## TEXTO PROPORCIONADO:

──────

Morir emparedada puede ser tanto o más terrorífico que morir ahogada. Atrapadas entre fierros, toneladas de concreto, ladrillos, polvo, muebles, trapos, tiliches, alambres y una angustia más densa que la oscuridad, las víctimas de los derrumbes forman parte de las que, desde la noche de los tiempos, pagan con su inenarrable sacrificio la ira de los dioses. De la remota Grecia a Pompeya, de la Atlántida a Rodas e Iliria, de Creta a las islas del Pacífico asoladas por tsunamis y tantas poblaciones reducidas a causa de huracanes, plagas, inundaciones, terremotos, incendios o meteoritos, la historia de las catástrofes es la de la humana imposibilidad de gobernar al destino.

Lo imponderable, la Necesidad, ananké… Podemos decir de varios modos lo mismo. En los dominios de la fatalidad no hay voluntad que modifique el Dictado del supremo poder. Tanto el sentido del ser como el orden natural de las cosas, sin embargo, se violentan de manera tremenda   cuando los hombres desafían a los dioses y toman por su cuenta lo que se tenía por atributo superior inviolable: el nacimiento, la existencia y la muerte, mediante la manipulación y el dominio de la vida y del medio ambiente; es decir, del clima, las aguas,  los vientos, las piedras, los minerales y del resto de seres vivos.

──────

## DATOS PROPORCIONADOS:

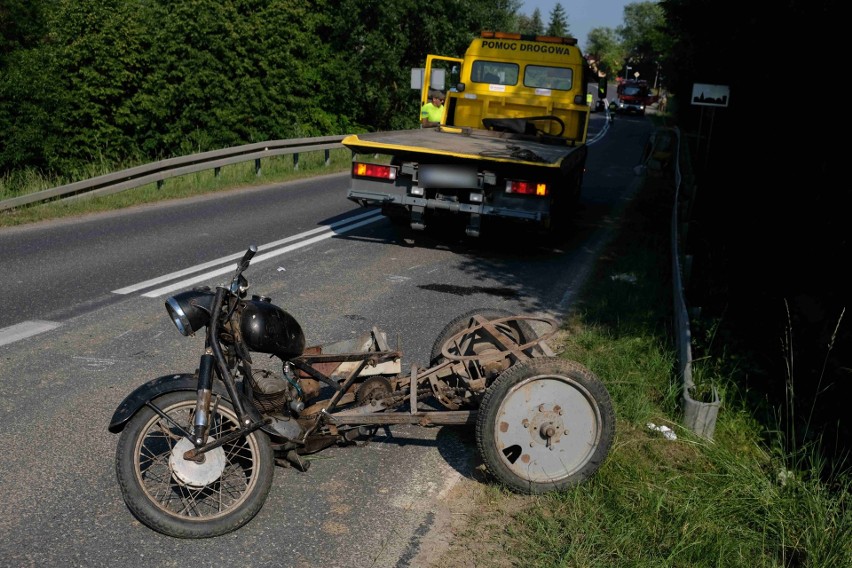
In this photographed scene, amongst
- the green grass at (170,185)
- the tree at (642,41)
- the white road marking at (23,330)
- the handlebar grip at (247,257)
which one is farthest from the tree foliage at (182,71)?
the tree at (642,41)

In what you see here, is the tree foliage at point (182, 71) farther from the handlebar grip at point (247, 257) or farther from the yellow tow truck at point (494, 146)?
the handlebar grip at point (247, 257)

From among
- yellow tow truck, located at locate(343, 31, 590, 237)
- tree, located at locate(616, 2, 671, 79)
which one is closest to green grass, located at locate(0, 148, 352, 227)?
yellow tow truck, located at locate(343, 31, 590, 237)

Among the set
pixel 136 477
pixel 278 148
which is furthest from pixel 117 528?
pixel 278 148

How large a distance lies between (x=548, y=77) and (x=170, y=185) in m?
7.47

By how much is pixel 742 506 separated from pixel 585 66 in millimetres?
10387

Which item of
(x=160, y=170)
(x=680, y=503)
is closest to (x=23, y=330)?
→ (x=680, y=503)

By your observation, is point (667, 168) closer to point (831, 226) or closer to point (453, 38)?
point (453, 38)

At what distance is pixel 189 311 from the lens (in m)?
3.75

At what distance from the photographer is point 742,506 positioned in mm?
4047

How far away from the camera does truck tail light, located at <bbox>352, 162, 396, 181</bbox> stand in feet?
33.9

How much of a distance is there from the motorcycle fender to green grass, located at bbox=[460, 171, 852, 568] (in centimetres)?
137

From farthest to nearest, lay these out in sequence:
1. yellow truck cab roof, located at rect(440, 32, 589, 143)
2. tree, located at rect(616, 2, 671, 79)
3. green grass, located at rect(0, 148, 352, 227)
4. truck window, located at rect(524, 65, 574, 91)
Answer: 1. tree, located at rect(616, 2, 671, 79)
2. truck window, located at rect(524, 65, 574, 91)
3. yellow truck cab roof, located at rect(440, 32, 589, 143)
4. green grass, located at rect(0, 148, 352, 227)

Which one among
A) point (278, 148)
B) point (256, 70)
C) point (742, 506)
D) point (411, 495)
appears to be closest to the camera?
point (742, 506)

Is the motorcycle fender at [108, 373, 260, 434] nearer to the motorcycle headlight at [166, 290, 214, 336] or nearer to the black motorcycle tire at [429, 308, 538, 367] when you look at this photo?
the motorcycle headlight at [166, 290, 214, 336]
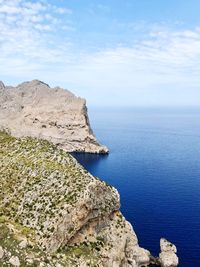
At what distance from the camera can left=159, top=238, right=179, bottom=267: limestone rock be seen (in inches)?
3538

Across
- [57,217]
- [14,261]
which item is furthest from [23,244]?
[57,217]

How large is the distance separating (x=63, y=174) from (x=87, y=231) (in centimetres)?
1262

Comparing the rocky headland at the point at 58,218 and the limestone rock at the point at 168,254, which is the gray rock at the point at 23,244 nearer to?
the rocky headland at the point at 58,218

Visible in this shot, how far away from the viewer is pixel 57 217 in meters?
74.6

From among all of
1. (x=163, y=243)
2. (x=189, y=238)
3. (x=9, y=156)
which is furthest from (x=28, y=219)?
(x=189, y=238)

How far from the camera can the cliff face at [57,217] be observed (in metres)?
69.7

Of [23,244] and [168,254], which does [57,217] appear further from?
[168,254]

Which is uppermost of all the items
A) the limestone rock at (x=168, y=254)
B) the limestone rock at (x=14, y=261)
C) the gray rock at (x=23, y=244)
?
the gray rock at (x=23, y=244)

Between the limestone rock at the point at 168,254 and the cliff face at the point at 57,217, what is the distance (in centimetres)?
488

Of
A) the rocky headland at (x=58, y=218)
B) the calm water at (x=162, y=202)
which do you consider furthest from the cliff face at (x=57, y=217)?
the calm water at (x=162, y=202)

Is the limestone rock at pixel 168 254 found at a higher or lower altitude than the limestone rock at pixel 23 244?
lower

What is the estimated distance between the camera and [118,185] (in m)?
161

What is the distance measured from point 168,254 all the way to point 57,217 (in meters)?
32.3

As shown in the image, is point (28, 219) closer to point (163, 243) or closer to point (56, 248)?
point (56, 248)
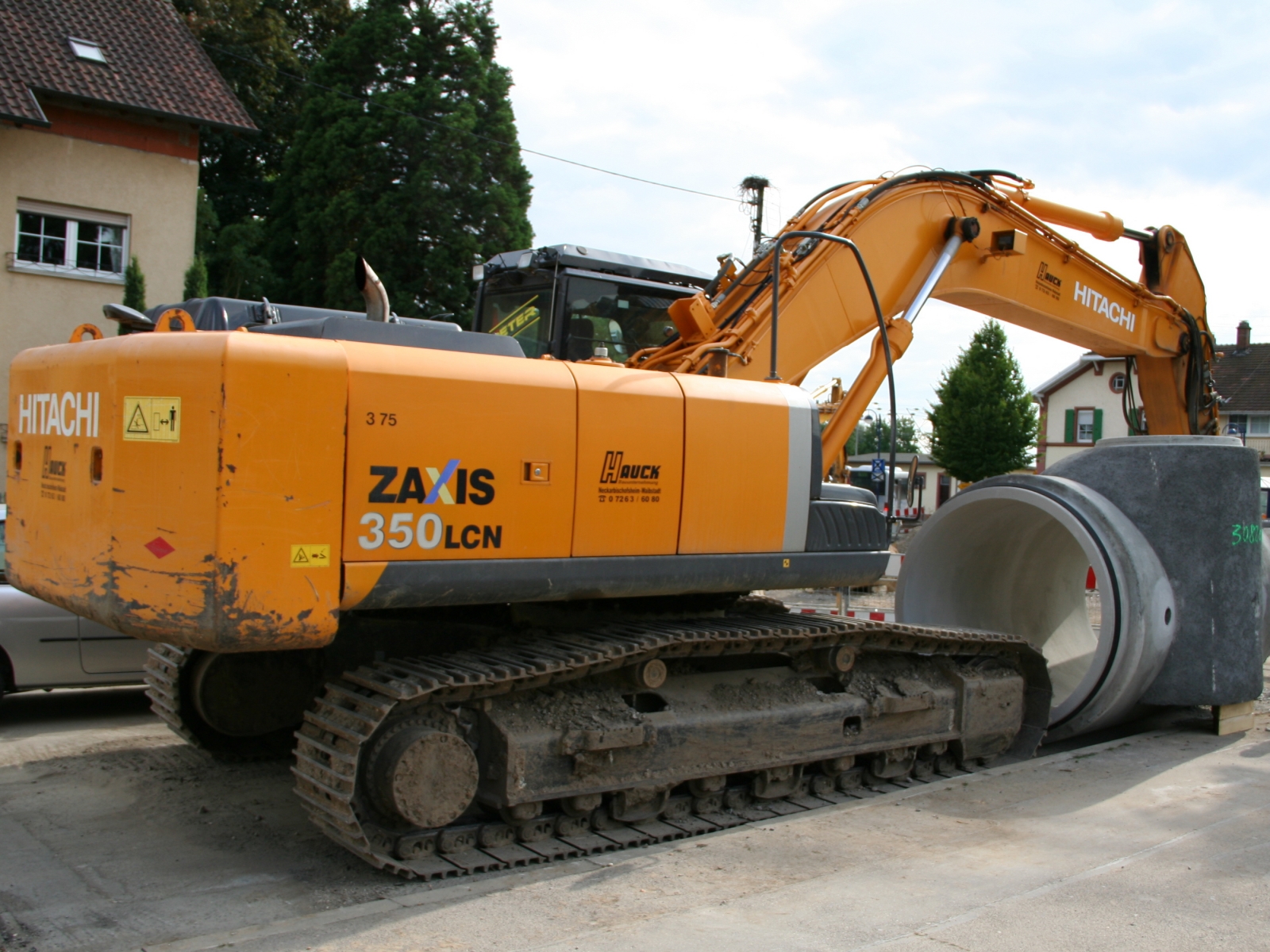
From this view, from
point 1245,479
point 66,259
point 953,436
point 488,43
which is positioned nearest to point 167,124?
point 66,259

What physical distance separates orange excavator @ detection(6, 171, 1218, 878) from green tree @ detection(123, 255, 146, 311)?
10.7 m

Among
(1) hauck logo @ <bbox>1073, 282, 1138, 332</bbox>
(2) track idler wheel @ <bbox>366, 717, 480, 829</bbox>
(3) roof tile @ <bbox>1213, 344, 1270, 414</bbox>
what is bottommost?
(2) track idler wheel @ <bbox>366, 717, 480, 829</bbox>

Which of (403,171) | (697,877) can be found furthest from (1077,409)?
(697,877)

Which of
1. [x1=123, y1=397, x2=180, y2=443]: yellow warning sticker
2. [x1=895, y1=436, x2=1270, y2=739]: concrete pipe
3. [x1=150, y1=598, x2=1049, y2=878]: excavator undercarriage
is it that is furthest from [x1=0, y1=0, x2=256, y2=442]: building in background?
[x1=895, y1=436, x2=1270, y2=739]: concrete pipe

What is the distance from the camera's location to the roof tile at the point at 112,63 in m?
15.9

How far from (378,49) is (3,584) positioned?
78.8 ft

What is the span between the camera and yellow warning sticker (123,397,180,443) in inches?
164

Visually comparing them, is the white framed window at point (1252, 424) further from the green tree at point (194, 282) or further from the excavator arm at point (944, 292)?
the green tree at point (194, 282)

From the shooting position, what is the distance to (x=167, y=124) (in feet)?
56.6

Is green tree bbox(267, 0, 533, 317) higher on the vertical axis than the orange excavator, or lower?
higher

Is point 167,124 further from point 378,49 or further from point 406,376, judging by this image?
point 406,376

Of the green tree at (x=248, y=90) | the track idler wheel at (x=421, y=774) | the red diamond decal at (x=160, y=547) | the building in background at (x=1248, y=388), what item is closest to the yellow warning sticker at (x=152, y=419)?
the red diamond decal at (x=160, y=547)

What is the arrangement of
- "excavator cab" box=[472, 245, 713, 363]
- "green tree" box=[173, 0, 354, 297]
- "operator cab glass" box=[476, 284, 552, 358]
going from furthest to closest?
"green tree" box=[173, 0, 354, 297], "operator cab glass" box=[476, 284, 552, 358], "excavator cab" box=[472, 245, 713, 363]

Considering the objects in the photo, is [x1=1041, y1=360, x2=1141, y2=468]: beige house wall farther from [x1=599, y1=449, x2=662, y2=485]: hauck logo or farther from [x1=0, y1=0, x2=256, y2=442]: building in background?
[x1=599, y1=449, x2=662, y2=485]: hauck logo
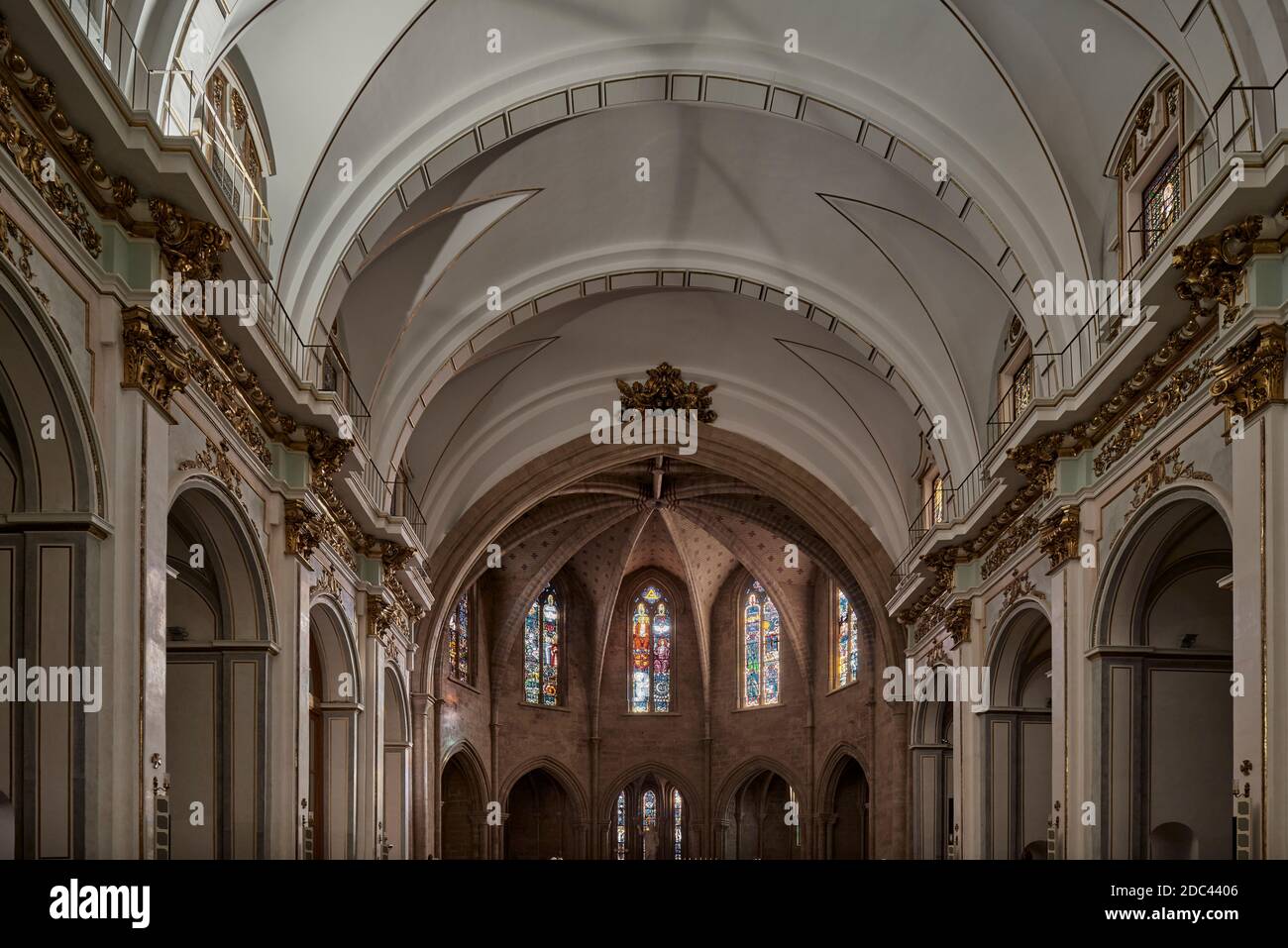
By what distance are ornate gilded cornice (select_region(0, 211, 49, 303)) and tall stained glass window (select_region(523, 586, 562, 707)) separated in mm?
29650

──────

## EJERCICIO:
Escribe la continuación del texto sobre las catástrofes y el destino humano, empezando justo después de su última oración.

## RESPUESTA:
Deificado él mismo y adueñado de atribuciones inimaginables por los abuelos, el hombre contemporáneo ya no se conforma con abatir impíamente a las potencias que lo mantenían a resguardo de sí mismo. Alejado de su otrora condición de criatura, ya no se considera la parte hablante de una maravillosa creación que lo dotó con la gracia del lenguaje, de las emociones y el pensamiento. Ignorante de que actúa como su peor enemigo, ahora –ensoberbecido- se autonombra principio, ombligo y fin del universo. Arbitrariamente confunde el sentido ético de la razón y la libertad al atreverse con alteraciones y ocurrencias brutales que atraen a la fatalidad en vez de alejarla de su hábitat, como sería deseable. Así vemos que la generación con más técnica, conocimiento y recursos de la historia pone al filo de la extinción la sagrada morada que, desde hace millones de años, venía acogiendo a la humanidad  en razonable armonía con una incalculable cantidad de especies.

Al respecto cabe recordar que la ciudad, tal como la conocemos y padecemos, es una invención estrictamente moderna, cuya apariencia y funcionamiento se distinguen y varían según la calidad cultural de los pueblos que las crean, las transforman, las conservan y/o las destruyen. Si bien el automóvil, la electricidad, los antibióticos y la multiplicación de los servicios sanitarios fueron el eje reproductor de las urbes verticales y sus innovadores estilos de vida, el urbanismo aportó los principios del buen vivir en comunidad que, por desgracia, son terriblemente desatendidos por los mexicanos.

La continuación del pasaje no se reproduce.